We do have java and .NET parts that we communicate with, built around bought solutions that needed integration. Airflow would have to be integrated in the same way but can't be a full replacement

Thank you for your comment!

Handling the DAG architecture in a batched system is exactly what airflow does. Do this, wait here, when it is done do that. So the DAG acronym is entirely appropriate for this discussion.

And you can have tasks in Airflow that send out mails, quarterly that depends on the quarterly summary to be executed.

So my idea here is to

- Ingest all raw data into e.g. BigQuery. - Combine it the way you want with SQL - Add tables with email addresses etc for customer adaptations along with parameters - Join with those table to create custom adaptations. - Add output layer stuff (email, upload to custom file system etc).

Now you have one place and one language for your logic. Given that this part of the system is inherently batched that is. If it is real time/streaming it will not work.

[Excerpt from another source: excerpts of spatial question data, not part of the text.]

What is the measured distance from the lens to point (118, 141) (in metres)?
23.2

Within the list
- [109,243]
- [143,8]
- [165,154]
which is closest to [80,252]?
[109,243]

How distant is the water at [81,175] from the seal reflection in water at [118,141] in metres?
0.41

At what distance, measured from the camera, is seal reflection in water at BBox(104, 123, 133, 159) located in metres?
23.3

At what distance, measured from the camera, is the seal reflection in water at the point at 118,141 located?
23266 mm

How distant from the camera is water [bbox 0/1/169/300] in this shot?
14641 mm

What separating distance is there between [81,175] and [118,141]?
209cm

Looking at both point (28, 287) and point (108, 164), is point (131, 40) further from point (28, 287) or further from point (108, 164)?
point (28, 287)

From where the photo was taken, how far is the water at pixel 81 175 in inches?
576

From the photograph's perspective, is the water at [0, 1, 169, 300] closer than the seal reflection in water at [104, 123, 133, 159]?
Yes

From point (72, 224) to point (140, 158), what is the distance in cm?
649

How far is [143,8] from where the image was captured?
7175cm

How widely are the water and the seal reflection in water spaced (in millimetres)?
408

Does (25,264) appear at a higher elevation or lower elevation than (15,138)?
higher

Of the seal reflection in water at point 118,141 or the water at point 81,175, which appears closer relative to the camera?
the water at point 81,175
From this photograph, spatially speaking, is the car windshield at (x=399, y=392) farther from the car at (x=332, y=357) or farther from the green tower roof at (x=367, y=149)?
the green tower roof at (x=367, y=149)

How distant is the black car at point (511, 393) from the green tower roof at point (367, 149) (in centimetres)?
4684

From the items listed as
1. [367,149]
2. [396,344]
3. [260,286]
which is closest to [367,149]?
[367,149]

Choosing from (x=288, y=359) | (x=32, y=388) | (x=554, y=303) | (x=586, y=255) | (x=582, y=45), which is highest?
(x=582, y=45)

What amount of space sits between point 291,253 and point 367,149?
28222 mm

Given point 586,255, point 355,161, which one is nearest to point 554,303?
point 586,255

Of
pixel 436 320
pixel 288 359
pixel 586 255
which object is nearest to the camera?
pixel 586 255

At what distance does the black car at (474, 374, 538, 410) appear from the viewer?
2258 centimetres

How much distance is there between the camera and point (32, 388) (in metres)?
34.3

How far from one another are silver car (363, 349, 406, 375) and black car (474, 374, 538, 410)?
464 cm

The "can't do the fuzzy parts with strings and files and system communications" needs to be defined. This is the rot in the system, the ghost in the closet that everyone is afraid of approaching.

There's a good discussion of this at https://medium.com/the-technical-archaeologist/is-cobol-hold....

It starts off by suggesting that it's all about how COBOL's superiority stems from having support for Binary Code Decimal as a language-level element, rather than having to be imported via a library (the overhead of which really starts to matter at the volume of transactions which COBOL is typically required to handle). But then broadens the discussion out to argue that the intrinsic shape of the COBOL environment "stack allocation, pointers, unions with no run-time cost of conversion between types, and no run-time dispatching or type inference" is fundamentally different from languages like Java or C#, and those differences provide provide performance benefits which cannot be easily obtained in those other languages.